EP (Live) by Cold Chisel
- Released: 20 November 1978
- Recorded: 4 October 1978
- Genre: Pub rock
- Label: Elektra
- Producer: Keith Walker

Cold Chisel chronology
| Cold Chisel (1978) | You're Thirteen, You're Beautiful, and You're Mine (1978) | Breakfast at Sweethearts (1979) |

= You're Thirteen, You're Beautiful, and You're Mine =

You're Thirteen, You're Beautiful, and You're Mine is a live EP by Australian pub rock band Cold Chisel, recorded at the Regent Theatre in Sydney in October 1978 and released in November 1978.

After a long period of unavailability, the EP was re-released as a bonus disc with the second pressing of the compilation album Chisel (1991). The EP was later made available digitally, as well as reissued on disc in 2011.

==Details==

As seen on the back cover of the album, Ian Moss (left) and Jimmy Barnes (right) are photographed in a toilet, with a flatmate of Barnes' then girlfriend posed topless.

The title is a parody of the song "You're Sixteen" by the Sherman Brothers, which was popularized in 1960 by Johnny Burnette and in 1973 by Ringo Starr. Barnes later said, "At this stage, we were listening to Jerry Lee Lewis and somebody suggested we call the EP 'You're Sixteen, You're Beautiful and You're Mine' after the Jerry Lee Lewis song. I thought because Jerry Lee married his 13-year-old cousin...." (Note: 'You're Sixteen' was not, however, by Lewis). Walker later said the title was "dreamed up at a drunken recording session, and obviously ten thousand other people thought it was funny too".

The front and back covers of the album feature some female nudity, courtesy of a flatmate of Barnes' then girlfriend. Barnes describes it as "the best photo shoot we ever did". This is the only Cold Chisel album to date which features nudity as part of the cover art. Photographer Greg Noakes said, "the band said they knew of a great toilet for the shoot".

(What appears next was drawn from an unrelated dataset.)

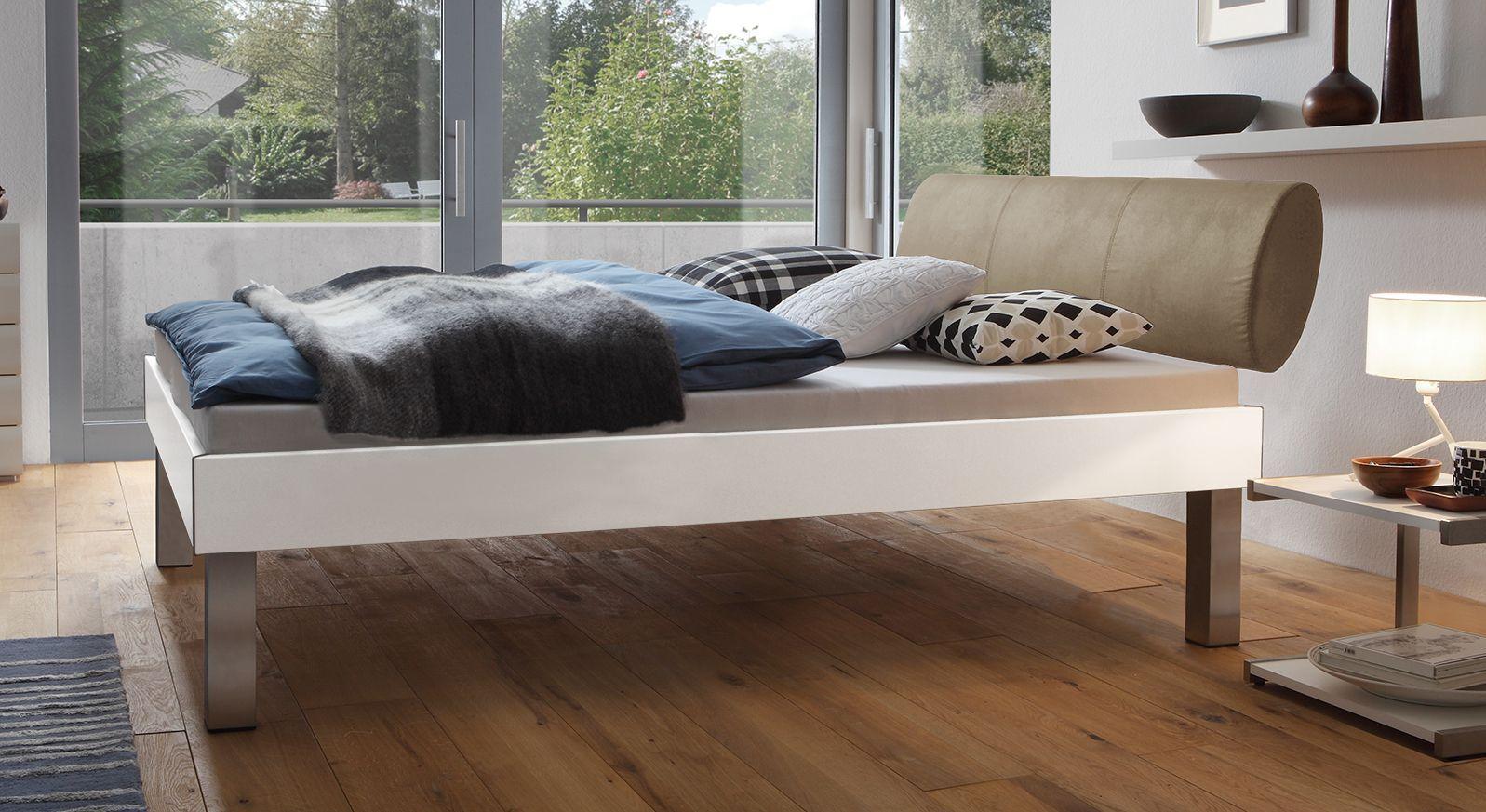 Designerbett Trani in Weiß mit einer Fußhöhe von 30cm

It is speculated that the b-sides of 1979's "Choirgirl" singles (7" and 12") are outtakes from this Regent Theatre performance ("Conversations" and "Khe Sanh" respectively). During the fade-in to "Conversations" Barnes can be heard telling the audience, "Keep it up and we'll play "God Save The Queen"". According to his memoir, Working Class Man, Cold Chisel played "God Save The Queen" (Australia's national anthem in 1978) as their opening song at this concert, jokingly intended to compel the entire audience to stand up. (The audience had remained seated during the preceding set by Midnight Oil.)

==Reception==
Reviewed at the time of release, Juke Magazine said, "Recorded live, Cold Chisel have real fire, an awesome momentum and a bright sound, all of which were completely stifled by the inhibiting surrounding of the studio. Ian Moss shows how inspired he can be with the reins off, and the rest of the band do likewise.

==Track listing==
All songs by Don Walker except "Wild Thing" by Chip Taylor

Side one
1. "One Long Day"
2. "Home and Broken Hearted"

Side two
1. "Merry-Go-Round"
2. "Mona and the Preacher"
3. "Wild Thing"

1982's German release of the EP is noteworthy: the A-side runs at 45 RPM and the B-side (some pressings) runs at 33 1/3 RPM. Additionally, the tracks have been re-ordered:

Side one
1. "Wild Thing"

Side two
1. "Merry-Go-Round"
2. "Mona and the Preacher"
3. "One Long Day"
4. "Home and Broken Hearted"

==Personnel==
- Jim Barnes – vocals
- Don Walker – organ, piano
- Ian Moss – guitar, lead vocal on "One Long Day", backing vocals
- Steve Prestwich – drums
- Phil Small – bass guitar

==Charts==

Chart performance for You're Thirteen, You're Beautiful, and You're Mine
| Chart (1978–79) | Peak position |
|---|---|
| Australian Albums (Kent Music Report) | 36 |

==Certifications==

Certifications for You're Thirteen, You're Beautiful, and You're Mine
| Region | Certification | Certified units/sales |
| Australia (ARIA) | Gold | 35,000^{^} |
^{^} Shipments figures based on certification alone.